__Enunciado da tarefa__
Segundo o trecho sobre o documentário Bikes vs. Carros, qual cidade tem destaque no filme?

__Trecho selecionado__
<<<<

Promover o debate que transforma as cidades é a ambição do documentário Bikes vs. Carros do diretor sueco Frederik Gertten. Filmado ao redor do mundo e com São Paulo como cidade de destaque, o documentário pedala por novos e antigos caminhos.

O título denuncia o conflito de planejamento urbano em curso mundo afora. Ao explicitar a rivalidade entre dois veículos de transporte individual, o título do filme traz uma abordagem negativa em relação as dinâmicas urbanas. Acaba remetendo ao protesto e denuncismo. Felizmente, a história e seus personagens são mais leves e com uma postura em geral menos belicosa.

Em pouco mais de uma hora de projeção, é possível ter uma panorama geral de como as cidades ao longo do século XX se tornaram espaços de circulação automotiva e como atualmente essa situação está mudando. Os ciclistas são personagens fundamentais desse redesenho urbano pela reflexão que a bicicleta propicia aos ciclista, mas principalmente pela comunidade que se forma para garantir melhores condições para quem pedala em ambientes urbanos hostis.

>>>>

__Lista de itens__
<<<<

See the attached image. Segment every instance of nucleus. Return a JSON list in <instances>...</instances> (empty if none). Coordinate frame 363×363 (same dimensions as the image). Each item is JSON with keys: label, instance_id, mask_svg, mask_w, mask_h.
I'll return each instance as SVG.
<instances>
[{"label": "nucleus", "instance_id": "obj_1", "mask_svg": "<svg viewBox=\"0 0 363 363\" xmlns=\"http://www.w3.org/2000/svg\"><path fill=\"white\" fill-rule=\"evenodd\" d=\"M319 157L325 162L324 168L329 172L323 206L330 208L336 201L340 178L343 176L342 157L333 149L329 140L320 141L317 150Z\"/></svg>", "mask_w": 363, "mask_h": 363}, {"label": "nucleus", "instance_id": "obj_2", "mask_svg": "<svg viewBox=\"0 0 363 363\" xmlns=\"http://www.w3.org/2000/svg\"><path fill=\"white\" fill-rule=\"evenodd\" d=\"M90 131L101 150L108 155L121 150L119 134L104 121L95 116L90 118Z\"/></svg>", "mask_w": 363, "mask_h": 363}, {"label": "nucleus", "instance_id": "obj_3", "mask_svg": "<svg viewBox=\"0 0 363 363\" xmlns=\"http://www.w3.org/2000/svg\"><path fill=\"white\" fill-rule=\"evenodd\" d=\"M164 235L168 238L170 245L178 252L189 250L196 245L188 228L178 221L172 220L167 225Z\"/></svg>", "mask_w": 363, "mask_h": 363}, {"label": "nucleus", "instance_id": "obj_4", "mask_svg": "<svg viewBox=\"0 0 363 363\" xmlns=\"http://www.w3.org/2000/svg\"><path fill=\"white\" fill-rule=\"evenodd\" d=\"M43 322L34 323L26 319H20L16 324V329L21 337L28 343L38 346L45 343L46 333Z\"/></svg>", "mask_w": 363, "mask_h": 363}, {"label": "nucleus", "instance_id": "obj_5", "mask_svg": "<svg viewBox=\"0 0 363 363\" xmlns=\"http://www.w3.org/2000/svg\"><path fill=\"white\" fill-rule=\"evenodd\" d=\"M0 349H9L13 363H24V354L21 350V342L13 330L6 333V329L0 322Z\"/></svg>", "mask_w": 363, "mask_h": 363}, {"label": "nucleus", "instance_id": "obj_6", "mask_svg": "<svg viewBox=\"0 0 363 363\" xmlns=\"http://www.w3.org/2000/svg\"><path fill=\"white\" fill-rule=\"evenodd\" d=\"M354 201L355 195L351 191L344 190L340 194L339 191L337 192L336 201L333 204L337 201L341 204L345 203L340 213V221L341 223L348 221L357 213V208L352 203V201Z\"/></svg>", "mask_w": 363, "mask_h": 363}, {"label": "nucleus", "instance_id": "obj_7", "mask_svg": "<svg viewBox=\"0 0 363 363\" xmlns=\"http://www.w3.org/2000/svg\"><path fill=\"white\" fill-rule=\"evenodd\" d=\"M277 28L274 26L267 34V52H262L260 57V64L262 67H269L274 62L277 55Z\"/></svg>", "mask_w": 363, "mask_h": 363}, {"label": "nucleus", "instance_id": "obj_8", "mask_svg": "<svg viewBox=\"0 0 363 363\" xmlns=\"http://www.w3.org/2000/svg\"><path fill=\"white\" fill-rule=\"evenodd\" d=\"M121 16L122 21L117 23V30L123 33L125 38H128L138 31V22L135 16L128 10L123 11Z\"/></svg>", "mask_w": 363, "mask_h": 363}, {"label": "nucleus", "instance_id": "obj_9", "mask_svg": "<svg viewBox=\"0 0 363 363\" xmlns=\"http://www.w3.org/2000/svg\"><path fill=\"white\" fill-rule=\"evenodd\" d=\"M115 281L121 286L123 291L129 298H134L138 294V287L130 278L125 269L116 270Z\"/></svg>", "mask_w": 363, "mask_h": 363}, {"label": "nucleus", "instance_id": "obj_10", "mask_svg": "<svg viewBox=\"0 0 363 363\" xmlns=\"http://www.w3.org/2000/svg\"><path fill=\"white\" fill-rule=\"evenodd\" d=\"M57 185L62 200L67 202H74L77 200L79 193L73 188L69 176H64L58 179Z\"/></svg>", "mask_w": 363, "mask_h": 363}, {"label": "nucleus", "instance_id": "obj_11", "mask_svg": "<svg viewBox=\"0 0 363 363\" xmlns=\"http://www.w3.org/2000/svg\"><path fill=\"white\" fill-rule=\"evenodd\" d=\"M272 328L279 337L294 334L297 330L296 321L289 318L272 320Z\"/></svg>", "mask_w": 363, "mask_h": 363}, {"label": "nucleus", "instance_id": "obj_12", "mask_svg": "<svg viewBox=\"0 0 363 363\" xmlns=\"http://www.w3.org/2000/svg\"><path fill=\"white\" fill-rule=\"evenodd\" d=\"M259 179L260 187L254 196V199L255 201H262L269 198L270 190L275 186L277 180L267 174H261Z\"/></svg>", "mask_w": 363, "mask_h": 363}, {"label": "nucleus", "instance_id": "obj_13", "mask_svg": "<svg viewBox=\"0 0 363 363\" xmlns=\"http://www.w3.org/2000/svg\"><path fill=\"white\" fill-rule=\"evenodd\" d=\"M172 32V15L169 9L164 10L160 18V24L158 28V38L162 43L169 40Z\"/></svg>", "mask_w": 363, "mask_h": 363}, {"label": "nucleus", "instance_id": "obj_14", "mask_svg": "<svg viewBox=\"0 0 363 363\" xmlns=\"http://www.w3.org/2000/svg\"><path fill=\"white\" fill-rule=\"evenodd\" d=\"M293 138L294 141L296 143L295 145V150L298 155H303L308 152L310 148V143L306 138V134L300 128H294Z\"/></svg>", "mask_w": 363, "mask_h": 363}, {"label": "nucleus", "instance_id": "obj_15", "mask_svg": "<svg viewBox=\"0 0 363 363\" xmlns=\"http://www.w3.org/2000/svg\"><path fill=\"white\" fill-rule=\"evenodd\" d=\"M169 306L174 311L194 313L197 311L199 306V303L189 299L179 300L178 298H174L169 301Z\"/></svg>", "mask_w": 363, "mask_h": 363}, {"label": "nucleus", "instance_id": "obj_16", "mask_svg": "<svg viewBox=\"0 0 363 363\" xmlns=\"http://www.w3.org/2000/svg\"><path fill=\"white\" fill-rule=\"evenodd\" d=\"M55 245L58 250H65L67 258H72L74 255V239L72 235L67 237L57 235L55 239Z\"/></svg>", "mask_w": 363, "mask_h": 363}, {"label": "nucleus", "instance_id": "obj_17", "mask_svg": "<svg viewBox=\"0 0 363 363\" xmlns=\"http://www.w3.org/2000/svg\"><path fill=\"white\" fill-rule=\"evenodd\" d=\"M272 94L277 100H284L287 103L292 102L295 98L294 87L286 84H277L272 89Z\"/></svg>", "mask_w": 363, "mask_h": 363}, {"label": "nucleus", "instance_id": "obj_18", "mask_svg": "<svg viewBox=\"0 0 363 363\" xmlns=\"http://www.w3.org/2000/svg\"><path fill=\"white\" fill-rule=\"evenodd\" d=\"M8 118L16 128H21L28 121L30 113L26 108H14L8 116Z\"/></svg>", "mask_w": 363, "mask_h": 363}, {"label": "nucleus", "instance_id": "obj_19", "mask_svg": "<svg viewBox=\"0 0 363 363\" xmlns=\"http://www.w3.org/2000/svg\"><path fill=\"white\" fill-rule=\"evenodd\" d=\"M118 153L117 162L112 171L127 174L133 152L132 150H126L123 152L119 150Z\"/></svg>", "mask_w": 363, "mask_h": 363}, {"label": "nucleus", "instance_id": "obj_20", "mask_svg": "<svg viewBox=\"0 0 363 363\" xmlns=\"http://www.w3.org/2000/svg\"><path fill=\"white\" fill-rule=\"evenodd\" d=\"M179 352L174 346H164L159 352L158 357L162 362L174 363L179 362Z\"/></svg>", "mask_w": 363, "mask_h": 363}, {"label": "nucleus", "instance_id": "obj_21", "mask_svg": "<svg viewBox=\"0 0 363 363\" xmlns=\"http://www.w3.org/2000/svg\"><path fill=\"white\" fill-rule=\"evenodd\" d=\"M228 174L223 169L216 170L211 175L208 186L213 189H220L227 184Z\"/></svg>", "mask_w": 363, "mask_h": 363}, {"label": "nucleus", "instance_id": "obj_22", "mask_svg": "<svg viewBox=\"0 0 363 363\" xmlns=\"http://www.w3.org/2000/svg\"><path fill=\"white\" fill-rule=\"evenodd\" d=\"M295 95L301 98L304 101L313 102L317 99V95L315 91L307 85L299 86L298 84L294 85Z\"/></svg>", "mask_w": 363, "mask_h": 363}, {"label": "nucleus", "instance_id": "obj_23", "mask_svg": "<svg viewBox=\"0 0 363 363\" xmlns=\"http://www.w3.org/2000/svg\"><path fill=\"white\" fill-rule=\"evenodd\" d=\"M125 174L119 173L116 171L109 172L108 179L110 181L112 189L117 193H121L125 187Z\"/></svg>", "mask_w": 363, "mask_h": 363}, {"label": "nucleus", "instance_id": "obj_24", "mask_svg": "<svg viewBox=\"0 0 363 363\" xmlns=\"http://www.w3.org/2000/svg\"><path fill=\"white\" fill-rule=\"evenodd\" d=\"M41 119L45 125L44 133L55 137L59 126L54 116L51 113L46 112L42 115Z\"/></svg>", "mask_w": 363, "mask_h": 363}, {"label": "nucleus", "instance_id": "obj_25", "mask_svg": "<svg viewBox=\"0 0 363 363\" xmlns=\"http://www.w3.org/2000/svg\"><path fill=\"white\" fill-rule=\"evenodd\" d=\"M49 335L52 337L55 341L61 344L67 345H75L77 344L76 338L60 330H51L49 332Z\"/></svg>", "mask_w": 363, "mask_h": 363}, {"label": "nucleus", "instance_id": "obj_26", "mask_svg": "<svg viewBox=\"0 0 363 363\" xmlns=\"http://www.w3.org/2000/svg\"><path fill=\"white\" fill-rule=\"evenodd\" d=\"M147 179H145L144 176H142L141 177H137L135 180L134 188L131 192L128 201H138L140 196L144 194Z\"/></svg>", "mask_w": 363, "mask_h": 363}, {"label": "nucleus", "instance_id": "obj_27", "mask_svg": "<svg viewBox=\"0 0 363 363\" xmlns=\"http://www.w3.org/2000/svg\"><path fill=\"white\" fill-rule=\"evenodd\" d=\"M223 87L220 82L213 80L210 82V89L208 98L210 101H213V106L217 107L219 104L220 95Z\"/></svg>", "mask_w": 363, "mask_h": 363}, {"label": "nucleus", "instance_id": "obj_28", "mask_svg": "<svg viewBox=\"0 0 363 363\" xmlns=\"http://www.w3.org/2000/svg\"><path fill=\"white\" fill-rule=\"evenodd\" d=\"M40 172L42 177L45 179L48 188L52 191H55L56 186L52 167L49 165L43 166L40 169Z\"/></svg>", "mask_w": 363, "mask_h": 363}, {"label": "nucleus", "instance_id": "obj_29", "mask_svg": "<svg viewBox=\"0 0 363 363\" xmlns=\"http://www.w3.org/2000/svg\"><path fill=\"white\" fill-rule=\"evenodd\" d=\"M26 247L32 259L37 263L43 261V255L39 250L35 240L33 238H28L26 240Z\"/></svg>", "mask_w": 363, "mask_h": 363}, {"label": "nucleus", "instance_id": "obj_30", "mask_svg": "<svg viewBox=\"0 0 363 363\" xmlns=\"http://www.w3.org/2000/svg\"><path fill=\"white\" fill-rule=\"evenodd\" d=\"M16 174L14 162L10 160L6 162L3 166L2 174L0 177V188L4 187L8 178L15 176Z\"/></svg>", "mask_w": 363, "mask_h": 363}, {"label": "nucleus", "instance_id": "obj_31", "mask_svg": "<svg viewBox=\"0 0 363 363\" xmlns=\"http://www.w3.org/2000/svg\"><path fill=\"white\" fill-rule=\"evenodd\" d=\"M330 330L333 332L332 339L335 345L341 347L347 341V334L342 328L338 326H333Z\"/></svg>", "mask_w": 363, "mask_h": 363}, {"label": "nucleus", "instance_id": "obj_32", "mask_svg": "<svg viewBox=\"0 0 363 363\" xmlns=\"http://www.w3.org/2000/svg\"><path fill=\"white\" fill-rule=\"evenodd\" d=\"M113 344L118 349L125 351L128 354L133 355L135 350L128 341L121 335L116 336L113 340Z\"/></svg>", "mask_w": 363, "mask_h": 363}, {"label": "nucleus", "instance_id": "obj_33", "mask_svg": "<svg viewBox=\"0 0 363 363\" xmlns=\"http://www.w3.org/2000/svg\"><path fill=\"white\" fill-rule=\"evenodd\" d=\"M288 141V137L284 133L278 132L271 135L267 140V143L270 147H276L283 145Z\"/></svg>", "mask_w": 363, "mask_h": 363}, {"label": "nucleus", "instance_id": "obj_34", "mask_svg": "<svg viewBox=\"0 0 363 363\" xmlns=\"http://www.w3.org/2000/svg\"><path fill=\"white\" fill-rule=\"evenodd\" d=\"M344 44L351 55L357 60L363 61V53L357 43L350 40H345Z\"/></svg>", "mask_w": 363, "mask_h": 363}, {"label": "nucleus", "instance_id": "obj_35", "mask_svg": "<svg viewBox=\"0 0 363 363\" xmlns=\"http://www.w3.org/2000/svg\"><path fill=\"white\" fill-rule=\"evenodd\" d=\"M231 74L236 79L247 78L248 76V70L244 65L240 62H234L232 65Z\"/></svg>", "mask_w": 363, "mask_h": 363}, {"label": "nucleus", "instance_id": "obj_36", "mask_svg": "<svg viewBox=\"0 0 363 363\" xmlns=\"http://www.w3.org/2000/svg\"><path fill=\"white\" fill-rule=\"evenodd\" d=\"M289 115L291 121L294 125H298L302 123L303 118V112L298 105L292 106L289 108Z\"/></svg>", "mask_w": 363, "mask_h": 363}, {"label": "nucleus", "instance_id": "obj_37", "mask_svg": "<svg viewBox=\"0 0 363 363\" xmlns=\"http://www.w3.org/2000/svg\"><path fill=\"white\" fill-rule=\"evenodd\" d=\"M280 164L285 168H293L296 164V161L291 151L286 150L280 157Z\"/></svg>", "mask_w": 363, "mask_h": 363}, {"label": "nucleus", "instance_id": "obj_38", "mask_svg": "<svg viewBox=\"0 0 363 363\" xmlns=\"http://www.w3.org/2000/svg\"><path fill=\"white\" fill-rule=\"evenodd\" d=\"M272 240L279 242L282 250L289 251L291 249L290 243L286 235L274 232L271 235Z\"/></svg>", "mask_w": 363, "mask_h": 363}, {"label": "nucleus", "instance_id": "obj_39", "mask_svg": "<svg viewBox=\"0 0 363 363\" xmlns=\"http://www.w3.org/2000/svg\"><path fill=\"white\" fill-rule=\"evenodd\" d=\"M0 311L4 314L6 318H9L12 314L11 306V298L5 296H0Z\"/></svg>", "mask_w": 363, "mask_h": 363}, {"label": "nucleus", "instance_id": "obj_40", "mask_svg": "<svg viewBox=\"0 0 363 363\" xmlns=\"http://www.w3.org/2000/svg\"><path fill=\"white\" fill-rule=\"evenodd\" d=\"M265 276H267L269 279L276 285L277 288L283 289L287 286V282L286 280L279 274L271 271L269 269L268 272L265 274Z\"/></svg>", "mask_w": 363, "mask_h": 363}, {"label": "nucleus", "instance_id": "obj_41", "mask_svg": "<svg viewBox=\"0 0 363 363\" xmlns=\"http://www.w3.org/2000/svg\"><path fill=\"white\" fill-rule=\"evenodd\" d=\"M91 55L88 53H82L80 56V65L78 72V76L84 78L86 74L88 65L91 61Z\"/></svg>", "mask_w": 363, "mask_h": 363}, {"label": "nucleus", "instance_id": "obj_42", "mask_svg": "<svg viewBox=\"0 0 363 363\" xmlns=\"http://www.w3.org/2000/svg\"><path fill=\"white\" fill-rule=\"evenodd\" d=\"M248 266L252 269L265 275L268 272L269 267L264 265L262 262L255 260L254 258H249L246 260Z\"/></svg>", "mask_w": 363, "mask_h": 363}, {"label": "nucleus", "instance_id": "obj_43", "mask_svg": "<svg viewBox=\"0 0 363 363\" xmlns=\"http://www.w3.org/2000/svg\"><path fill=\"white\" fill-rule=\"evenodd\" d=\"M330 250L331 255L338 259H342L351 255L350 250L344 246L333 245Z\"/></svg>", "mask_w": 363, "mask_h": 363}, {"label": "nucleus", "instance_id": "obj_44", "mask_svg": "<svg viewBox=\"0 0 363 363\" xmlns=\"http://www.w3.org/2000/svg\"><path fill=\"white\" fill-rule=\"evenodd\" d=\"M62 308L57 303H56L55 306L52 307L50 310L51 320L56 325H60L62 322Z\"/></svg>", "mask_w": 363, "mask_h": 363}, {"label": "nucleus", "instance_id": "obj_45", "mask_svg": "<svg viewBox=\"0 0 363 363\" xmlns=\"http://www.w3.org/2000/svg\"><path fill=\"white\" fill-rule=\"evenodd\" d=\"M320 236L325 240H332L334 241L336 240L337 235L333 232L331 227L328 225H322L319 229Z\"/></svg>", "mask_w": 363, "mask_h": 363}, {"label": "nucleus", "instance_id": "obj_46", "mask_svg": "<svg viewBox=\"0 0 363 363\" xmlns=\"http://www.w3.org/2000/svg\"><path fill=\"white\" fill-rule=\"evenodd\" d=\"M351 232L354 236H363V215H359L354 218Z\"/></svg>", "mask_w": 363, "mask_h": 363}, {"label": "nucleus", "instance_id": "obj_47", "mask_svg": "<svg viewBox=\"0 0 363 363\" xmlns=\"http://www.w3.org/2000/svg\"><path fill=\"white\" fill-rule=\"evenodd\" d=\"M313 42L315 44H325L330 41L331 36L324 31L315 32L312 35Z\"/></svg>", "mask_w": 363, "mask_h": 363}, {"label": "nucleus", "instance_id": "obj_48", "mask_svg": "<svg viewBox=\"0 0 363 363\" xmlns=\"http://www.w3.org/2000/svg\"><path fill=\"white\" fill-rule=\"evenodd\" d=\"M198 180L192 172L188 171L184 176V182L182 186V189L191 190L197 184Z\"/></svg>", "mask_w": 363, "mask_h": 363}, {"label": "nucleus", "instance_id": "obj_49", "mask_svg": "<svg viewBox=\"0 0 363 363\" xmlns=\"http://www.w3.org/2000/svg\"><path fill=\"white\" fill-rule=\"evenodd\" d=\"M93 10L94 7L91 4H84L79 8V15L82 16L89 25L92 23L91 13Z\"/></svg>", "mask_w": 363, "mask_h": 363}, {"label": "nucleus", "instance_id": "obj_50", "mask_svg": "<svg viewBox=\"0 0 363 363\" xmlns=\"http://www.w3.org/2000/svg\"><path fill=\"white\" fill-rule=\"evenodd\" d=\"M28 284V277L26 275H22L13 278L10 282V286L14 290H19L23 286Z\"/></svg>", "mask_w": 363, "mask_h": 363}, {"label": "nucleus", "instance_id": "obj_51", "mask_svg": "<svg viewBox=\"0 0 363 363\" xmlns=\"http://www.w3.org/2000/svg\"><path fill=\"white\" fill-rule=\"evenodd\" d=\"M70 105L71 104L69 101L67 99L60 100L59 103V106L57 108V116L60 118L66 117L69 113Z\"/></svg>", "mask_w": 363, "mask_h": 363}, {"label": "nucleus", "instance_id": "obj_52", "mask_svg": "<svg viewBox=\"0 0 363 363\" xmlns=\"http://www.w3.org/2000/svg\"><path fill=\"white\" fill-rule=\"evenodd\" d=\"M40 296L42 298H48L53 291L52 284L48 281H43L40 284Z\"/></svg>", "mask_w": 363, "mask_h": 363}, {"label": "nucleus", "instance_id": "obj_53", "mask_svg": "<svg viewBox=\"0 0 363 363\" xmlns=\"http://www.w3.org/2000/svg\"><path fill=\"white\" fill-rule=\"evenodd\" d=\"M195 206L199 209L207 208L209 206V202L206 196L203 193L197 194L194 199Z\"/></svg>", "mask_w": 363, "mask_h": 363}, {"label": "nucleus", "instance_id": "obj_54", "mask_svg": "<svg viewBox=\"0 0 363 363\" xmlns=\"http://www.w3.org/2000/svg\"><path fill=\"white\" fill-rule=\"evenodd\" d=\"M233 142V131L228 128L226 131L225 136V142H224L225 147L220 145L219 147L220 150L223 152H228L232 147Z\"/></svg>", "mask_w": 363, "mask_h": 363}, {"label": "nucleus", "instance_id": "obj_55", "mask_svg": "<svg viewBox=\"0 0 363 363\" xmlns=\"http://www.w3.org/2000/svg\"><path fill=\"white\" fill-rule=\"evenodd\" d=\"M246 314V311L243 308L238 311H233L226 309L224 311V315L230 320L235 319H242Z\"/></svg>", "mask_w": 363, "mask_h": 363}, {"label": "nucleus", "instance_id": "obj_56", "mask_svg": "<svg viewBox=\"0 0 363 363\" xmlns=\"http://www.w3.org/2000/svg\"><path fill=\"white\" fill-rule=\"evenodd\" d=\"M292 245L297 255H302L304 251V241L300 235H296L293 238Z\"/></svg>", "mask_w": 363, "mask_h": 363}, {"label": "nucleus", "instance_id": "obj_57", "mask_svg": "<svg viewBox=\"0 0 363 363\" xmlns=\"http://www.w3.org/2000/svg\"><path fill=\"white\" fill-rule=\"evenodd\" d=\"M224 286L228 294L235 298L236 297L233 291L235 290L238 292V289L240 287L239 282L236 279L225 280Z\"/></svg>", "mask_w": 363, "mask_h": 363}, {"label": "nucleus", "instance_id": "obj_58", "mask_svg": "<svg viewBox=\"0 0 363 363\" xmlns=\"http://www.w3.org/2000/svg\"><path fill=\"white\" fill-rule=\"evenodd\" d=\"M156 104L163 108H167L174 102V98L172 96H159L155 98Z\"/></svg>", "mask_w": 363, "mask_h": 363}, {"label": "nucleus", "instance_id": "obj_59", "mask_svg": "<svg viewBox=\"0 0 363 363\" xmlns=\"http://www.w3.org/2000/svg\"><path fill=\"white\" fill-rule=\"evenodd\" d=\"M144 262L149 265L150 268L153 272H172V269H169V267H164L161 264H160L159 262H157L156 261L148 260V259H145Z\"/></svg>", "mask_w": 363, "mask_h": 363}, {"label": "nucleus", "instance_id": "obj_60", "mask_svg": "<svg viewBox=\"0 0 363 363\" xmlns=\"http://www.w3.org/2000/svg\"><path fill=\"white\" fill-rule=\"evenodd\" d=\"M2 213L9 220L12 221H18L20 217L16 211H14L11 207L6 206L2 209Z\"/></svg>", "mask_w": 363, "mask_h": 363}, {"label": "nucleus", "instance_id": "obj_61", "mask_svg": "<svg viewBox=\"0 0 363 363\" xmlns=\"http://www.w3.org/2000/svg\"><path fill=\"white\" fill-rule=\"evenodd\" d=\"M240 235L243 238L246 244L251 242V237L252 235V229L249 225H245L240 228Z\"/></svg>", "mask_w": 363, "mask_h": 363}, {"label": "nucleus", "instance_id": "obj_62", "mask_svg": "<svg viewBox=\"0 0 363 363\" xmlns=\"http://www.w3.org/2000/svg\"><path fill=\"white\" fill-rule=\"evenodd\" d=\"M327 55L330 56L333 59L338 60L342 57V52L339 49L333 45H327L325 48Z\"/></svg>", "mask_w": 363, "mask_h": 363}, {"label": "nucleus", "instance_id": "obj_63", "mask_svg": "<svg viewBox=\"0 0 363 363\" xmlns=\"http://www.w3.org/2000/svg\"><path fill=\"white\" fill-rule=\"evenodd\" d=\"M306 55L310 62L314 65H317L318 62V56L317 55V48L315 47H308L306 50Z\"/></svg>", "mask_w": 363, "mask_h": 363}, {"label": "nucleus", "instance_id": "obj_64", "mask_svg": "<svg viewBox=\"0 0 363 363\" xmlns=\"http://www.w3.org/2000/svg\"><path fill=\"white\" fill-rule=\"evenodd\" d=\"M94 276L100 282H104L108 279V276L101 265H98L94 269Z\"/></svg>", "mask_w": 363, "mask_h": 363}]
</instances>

>>>>

__Resposta da tarefa__
São Paulo.